Pool: Merge samples (vertically) from the Relate step

Pool: Input files

Pool input file: Relate/Pool report

You can give any number of Relate report files as inputs for the Pool step. You can also give Pool report files, to pool samples that were themselves made by pooling other samples. See List Input Files for ways to list multiple files.

Note

SEISMIC-RNA will not double-count any of your original samples, even if they appear in multiple report files you are pooling. It will just log a warning if it finds any samples given multiple times.

Relate and Pool reports will be pooled only if they share both

  • the top-level output directory, i.e. --out-dir (-o)

  • the reference

For each pair of these two attributes, SEISMIC-RNA will produce a pooled sample from all Relate/Pool reports with those attributes. The original Relate/Pool report files will not be deleted or modified; you will merely get a new Pool report file for each pooled sample.
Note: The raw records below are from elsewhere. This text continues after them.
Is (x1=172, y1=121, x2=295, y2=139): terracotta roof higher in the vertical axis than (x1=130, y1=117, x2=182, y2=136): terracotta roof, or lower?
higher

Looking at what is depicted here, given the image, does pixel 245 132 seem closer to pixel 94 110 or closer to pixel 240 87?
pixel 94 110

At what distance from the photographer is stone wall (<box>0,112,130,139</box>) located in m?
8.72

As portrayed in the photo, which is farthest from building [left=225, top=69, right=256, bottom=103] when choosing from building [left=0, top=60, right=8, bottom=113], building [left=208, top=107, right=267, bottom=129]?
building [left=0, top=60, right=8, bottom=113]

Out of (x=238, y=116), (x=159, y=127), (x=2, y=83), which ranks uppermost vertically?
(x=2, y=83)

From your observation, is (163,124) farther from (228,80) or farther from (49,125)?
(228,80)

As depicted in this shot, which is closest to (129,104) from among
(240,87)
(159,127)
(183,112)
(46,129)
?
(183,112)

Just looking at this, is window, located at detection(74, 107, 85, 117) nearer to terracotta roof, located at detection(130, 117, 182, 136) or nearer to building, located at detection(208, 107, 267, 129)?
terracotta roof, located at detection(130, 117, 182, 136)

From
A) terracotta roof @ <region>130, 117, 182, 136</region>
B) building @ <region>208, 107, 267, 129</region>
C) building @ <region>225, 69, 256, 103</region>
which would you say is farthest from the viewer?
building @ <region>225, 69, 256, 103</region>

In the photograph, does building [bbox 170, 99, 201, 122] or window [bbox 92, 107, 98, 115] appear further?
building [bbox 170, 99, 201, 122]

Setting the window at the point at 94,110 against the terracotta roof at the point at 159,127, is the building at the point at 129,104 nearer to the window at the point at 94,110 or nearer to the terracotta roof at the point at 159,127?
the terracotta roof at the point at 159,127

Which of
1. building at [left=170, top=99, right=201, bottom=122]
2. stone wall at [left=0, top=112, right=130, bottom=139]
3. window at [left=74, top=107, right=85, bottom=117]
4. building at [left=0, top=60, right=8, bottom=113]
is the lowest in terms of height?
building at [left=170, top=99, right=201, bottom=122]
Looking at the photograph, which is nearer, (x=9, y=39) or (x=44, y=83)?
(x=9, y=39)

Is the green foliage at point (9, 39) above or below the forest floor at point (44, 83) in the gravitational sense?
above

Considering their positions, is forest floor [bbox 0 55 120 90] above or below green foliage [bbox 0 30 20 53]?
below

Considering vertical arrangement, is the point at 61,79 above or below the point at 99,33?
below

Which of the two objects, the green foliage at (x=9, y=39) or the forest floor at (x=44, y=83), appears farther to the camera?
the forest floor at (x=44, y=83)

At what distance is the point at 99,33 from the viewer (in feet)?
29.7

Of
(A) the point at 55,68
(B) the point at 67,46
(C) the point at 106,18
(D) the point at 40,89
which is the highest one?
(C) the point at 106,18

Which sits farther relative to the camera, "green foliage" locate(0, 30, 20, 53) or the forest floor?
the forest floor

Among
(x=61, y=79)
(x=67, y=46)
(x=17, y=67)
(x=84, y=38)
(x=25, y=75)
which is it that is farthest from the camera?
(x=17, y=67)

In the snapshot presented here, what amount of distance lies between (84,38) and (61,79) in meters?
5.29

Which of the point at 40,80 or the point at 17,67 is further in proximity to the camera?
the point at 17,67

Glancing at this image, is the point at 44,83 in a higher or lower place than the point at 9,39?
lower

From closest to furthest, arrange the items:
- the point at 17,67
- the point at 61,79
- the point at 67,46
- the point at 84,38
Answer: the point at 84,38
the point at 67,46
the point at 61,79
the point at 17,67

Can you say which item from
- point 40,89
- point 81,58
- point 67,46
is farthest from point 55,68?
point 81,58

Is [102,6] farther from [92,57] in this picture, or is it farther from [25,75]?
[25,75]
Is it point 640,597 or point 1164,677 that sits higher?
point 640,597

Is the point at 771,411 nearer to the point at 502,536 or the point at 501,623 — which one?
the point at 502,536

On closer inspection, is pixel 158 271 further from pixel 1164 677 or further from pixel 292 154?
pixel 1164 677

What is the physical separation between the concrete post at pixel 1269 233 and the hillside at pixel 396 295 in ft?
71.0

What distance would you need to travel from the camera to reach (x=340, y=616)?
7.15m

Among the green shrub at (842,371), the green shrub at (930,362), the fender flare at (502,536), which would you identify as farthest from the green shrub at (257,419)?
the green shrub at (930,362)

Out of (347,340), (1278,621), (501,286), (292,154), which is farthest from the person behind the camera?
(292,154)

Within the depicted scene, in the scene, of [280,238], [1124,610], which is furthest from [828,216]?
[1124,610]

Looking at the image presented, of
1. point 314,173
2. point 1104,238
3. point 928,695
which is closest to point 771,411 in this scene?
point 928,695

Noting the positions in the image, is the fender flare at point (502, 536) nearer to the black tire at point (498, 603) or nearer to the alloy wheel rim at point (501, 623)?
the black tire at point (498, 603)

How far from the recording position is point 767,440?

For example, if you ran the command

seismic pool -P {pooled} {out}/sample-1/relate/ref-1 {out}/sample-1/relate/ref-2 {out}/sample-2/relate/ref-1 {out}/sample-1/relate/ref-2

where {out} is the path of your output directory from the Relate step and {pooled} is the name you want to give to each pooled sample, then you would get two new Pool reports representing the pooled samples:

  • {out}/{pooled}/relate/ref-1/relate-report.json: made from {out}/sample-1/relate/ref-1/relate-report.json and {out}/sample-2/relate/ref-1/relate-report.json

  • {out}/{pooled}/relate/ref-2/relate-report.json: made from {out}/sample-1/relate/ref-2/relate-report.json and {out}/sample-2/relate/ref-2/relate-report.json

To pool all valid combinations of Relate/Pool reports in {out} into samples named {pooled}, you can use the command:

seismic pool -P {pooled} {out}

Pool: Settings

Pool setting: Name of pooled sample

You can choose the name of your pooled sample(s) using --pool (-P). If you omit this option in seismic pool, then it will default to pooled. If you omit this option in seismic wf, then the Pool step will not run.

Pool: Output files

All output files go into the directory {out}/{pooled}/relate/{ref}, where {out} is the output directory, {pooled} is the pooled sample name, and {ref} is the name of the reference.

Pool output file: Pool report

SEISMIC-RNA writes a Pool report file, relate-report.json, that records the names of the samples you pooled. See Pool Report for more information. The file is named relate-report.json not because its contents are identical to those of a Relate report file (they aren’t) but because SEISMIC-RNA can more easily use Relate and Pool report files interchangably when they have the same file names. You can pass both Relate and Pool report files into the Mask and Table steps.

Pool: Troubleshoot and optimize

Pool … got duplicate samples

This warning means that an original (unpooled) sample appeared more than once in the report files you are pooling.

For example, suppose that you pool sample-A and sample-B:

seismic pool -P pool-1 out/sample-A out/sample-B

Then you try to pool sample-A with the pooled sample pool-1:

seismic pool -P pool-2 out/sample-A out/pool-1

This second command will warn that sample-A is duplicated because it appears in both the report files for sample-A and pool-1.

If you get this warning, then you should check your Pool report file to ensure it contains all the samples you want and none that you don’t.

Overwriting … would cause data loss

This error means that you attempted to create a pooled sample with the same name as an existing non-pooled sample while using --force, e.g.

seismic pool --force -P sample-A out

if out/sample-A already exists.

Doing so would overwrite the Relate report for the original, non-pooled sample, making the sample unusable (unless you reran seismic relate on that sample). To prevent data loss, the Pool step refuses to overwrite Relate reports, even with --force.